A Cell-Autonomous Role for the Vitamin B6 Metabolism Gene PNPO in Drosophila GABAergic Neurons

In animals, the enzyme pyridox(am)ine 5’-phosphate oxidase (PNPO) is critical for synthesizing the active form of vitamin B6 (VB6), pyridoxal 5’-phosphate (PLP), from inactive vitamers. PLP is a required cofactor for many enzymatic reactions, including the synthesis of GABA and the monoamines. PNPO disruption in humans is associated with an array of epilepsy syndromes, while Drosophila harboring mutations in the sole PNPO ortholog, sugarlethal ( sgll ), display spontaneous seizures and short lifespans. These phenotypes are suppressed by PLP supplementation and are exacerbated by restriction of dietary B6 vitamers. In the context of PNPO deficiency, it remains to be resolved what the specific contributions by cellular subpopulations in the nervous system are to neurological phenotypes.
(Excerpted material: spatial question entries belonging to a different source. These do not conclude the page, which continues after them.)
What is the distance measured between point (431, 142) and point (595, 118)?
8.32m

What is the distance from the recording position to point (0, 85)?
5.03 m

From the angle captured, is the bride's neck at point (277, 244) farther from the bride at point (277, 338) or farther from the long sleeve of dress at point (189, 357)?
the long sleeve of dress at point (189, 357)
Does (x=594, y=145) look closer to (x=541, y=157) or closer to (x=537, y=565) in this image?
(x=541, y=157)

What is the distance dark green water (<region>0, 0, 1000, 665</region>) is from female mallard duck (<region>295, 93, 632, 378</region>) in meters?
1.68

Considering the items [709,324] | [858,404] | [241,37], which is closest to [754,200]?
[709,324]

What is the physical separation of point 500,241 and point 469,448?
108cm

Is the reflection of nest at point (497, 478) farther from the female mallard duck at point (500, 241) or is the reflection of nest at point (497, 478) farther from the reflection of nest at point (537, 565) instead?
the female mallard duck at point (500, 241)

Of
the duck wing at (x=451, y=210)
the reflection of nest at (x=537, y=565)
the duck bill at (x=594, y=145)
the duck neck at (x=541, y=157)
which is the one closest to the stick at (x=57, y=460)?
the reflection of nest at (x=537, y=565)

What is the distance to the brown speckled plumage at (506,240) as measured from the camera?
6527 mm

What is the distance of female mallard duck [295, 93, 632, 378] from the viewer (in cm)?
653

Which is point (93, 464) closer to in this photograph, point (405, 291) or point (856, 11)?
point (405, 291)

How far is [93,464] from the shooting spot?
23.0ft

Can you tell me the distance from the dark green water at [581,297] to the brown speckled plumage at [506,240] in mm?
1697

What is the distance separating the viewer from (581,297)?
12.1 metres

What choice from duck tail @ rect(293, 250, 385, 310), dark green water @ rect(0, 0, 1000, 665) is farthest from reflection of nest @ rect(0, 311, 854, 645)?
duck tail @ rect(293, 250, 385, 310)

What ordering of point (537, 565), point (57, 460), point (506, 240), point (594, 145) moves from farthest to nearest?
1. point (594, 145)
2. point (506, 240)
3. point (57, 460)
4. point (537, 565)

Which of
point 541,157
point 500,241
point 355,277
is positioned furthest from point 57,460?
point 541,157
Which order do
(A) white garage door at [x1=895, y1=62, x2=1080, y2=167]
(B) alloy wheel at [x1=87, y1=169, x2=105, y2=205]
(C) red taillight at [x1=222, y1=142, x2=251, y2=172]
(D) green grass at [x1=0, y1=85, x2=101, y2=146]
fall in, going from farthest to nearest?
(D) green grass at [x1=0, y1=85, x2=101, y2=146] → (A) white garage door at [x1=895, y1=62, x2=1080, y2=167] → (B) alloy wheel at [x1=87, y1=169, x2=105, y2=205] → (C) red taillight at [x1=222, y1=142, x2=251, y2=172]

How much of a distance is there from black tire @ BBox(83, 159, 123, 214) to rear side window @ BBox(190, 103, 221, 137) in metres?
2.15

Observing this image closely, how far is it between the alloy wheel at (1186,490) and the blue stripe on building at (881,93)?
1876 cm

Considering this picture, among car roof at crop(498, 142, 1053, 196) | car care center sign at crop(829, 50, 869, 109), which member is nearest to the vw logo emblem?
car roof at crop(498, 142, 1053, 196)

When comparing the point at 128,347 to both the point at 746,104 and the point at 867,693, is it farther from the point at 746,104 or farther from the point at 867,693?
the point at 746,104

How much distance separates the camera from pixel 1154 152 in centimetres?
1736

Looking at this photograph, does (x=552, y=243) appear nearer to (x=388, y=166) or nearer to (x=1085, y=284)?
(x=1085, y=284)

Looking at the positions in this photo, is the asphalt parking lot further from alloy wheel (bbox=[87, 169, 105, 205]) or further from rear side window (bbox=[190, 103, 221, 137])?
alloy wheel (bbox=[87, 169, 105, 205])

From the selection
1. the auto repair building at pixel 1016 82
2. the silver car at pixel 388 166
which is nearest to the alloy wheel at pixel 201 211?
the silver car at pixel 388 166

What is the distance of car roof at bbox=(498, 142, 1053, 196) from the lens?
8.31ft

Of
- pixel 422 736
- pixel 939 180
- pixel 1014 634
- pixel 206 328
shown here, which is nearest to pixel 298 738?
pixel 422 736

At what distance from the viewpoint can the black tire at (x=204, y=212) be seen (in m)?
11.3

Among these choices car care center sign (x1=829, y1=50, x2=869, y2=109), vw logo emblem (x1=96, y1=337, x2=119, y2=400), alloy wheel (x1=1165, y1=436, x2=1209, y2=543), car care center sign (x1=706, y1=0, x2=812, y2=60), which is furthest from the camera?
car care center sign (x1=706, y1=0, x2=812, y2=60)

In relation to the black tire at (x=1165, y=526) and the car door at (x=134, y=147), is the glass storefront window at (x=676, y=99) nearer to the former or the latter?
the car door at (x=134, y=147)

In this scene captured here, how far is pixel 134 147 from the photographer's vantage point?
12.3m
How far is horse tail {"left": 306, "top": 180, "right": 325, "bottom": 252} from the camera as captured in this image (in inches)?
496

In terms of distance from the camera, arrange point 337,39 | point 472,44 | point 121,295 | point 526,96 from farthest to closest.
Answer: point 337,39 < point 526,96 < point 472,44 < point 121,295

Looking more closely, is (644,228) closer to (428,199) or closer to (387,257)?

We addressed this question in sgll mutants by expressing human PNPO ( hPNPO ) cDNA in cholinergic, glutamatergic, and GABAergic neurons as well as glia and measuring changes in survival and seizure phenotypes. We found hPNPO expression in GABAergic neurons largely restored lifespan and attenuated seizure activity, while glial expression also improved sgll phenotypes albeit to a lesser degree. In contrast, hPNPO expression in either cholinergic or glutamatergic neurons, accounting for most neurons in the fly brain, did not appreciably alter sgll phenotypes. We contrasted these observations with changes in sgll mutants induced by feeding GABA receptor modulators. The GABA _B agonist SKF-97541 reduced mortality, while GABA or GABA _A receptor modulators did not improve survival. Together, our data establish a cell-autonomous role for PNPO in GABAergic neurons to support brain function, especially under VB6-restricted conditions.